Is the in-person service the same service I see online?

Yes. We are now broadcasting the 9:30 and 11:00 service live. What you see online is what is happening in real time in the Sanctuary. A recording of the service is “rebroadcast” at 2, 4, and 6 p.m. No matter whether you attend in person or online you will experience the same worship service.

What has been the greatest challenge in returning worship to the building?

In addition to navigating safety procedures, we have faced a severe shortage of volunteers. The majority of choir members, guest service volunteers, and children’s teachers have indicated that they are not ready to return yet to in-person gatherings. New volunteers are being recruited to stand in the gap.

Before COVID-19, we had two distinct worship “venues” – classic and modern. Now the entire congregation worships together in the Sanctuary. How is the worship service designed?

Since the entire congregation is worshipping together, the current worship service is neither all-classic nor all-modern. Our worship planners follow the instruction of the EPC Book of Worship: “Care should be exercised in selecting hymns that both new and old are selected in order that all may rejoice in the Lord…”,

Our worship leaders aim to plan a service that reflects the rich history of the church and the nowness of today. Music includes a variety of styles and instrumentation. Ancient creeds, video stories, liturgy, and a relevant biblical sermon form an eclectic mix designed to connect our diverse congregation and their invited guests to the living God.

In this current season, logistics play a larger-than-usual role in planning worship. Physical distance protocol and volunteer availability affect the shape of worship gatherings.

What if I don’t like some of the music?

A typical Sunday service includes about four songs. I’d be surprised if each of these four songs impacted you equally. Remember, a song that didn’t connect with you, did connect with somebody else in your church family. Use that moment to pray for the people around you. Give thanks for the diverse body of Christ. Remember Paul’s instruction to “value others above yourselves, not looking to your own interests but to the interests of others” (Philippians 2:3-4). Reflect on the lyrics to the song, and give praise to God.

Why do we sometimes recite creeds? Isn’t the Bible enough?

The word creed comes from the Latin credo, which means “I believe.” Statements such as “I believe Jesus is Lord” or “I believe in the resurrection of Christ” are creeds, whether or not they are written down. We are a creedal people. God’s people have always attempted to express in language what we believe. Creeds preserve our history. Reciting a creed as a church reminds those gathered of our common faith and can be a source of unity.

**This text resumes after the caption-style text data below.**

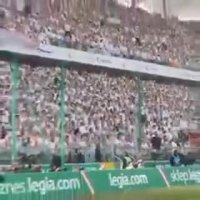 اینجوری تیمتون رو تشویق کنید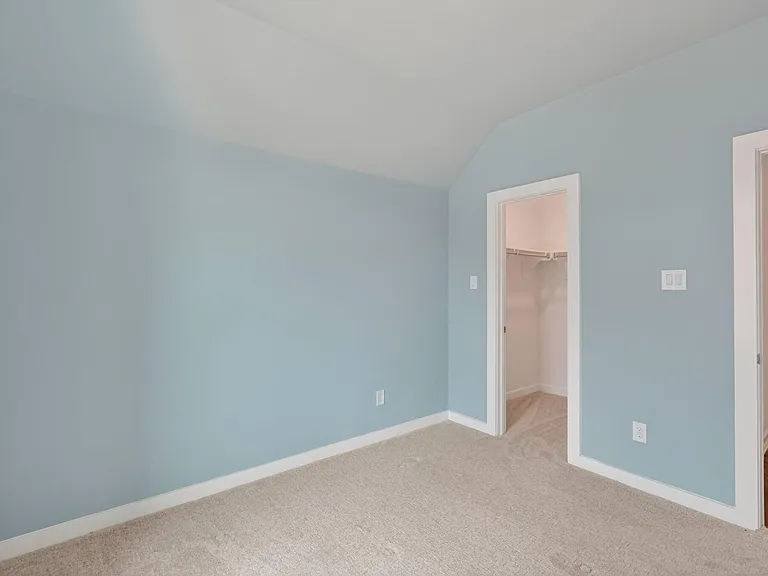 599 Cypress Valley Ave — Photo 40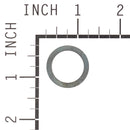 Briggs & Stratton - 7010121YP - WASHER SHIM 3/4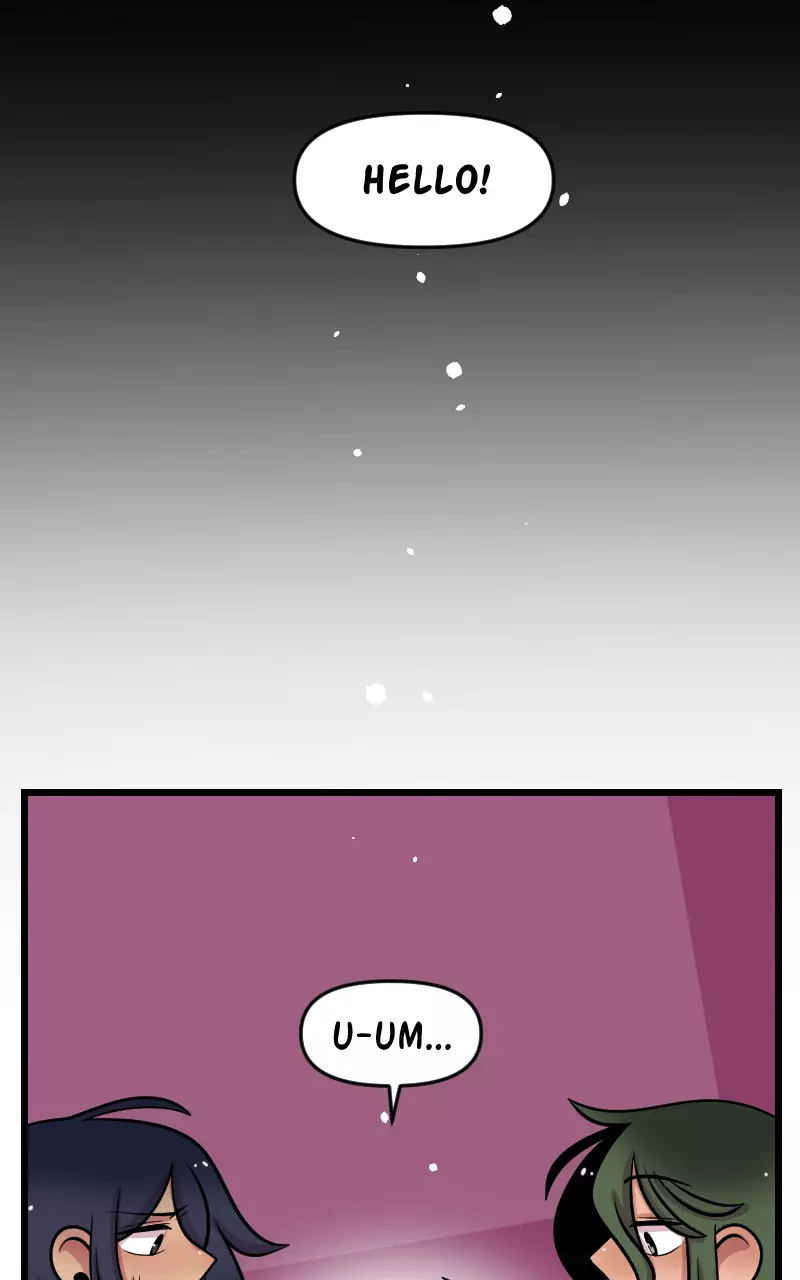 Read Down To Earth Manga Online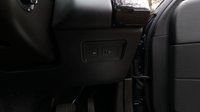 USED 2016 66 LAND ROVER RANGE ROVER 4.4 (440) SDV8 Vogue SE 5dr Automatic Euro 6 !! NATIONWIDE DELIVERY AVAILABLE !!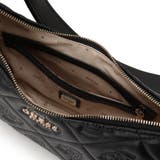 [GUESS] MARIEKE Shoulder Bag | GUESS【WOMEN】 | 詳細画像10 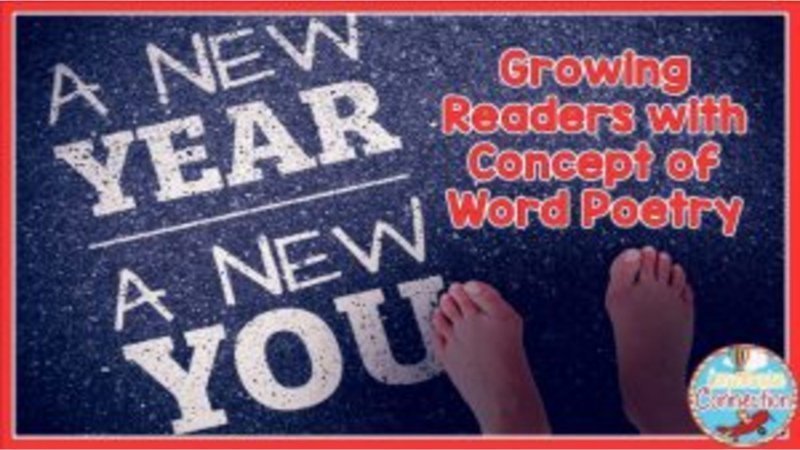 new-year-new-you-post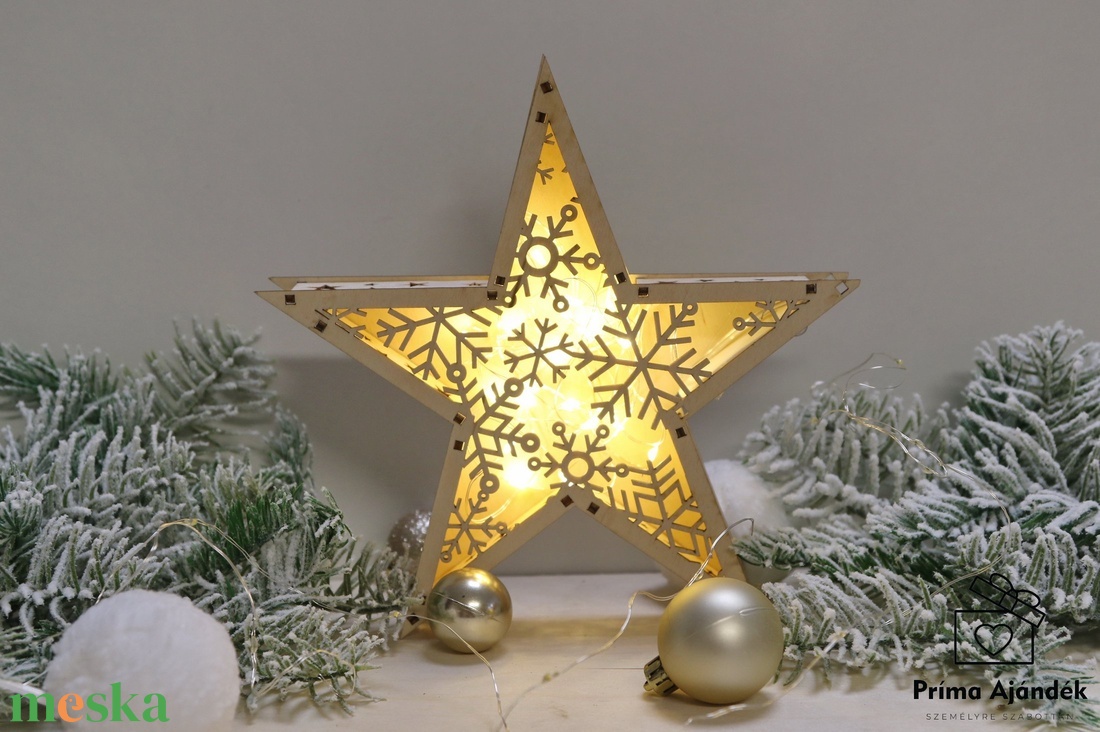 Karácsonyi csillag - ablakdísz - karácsony - adventi díszek - adventi ablakdekoráció - Meska.hu Karácsonyi csillag - ablakdísz - karácsony - adventi díszek - adventi ablakdekoráció - Meska.hu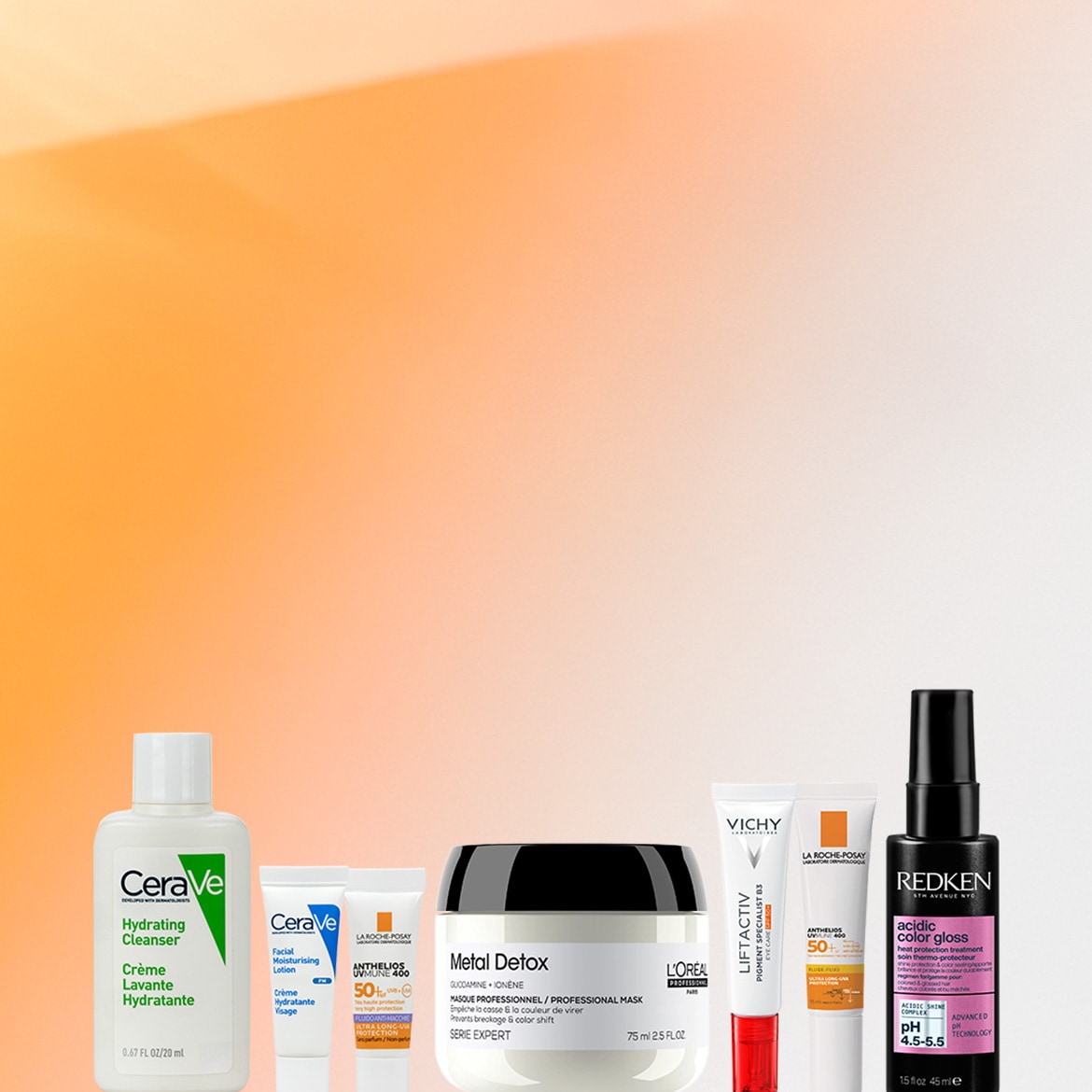 Brandhighlight-1170x1170.jpg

Is it legit to worship online?

Absolutely! Worshipping together with your church family is very important, but we are in an odd season where we have had to redefine what it means to be together. I encourage you to use wise judgement regarding your physical risks and to not be guided by guilt. Whether you are online or in-person you are part of the worshipping community of faith. Remember, though, that worship is not a show, but an honoring of God in our hearts and actions. The only “illegitimate” worship is to withhold from God the praise our Lord so rightly deserves.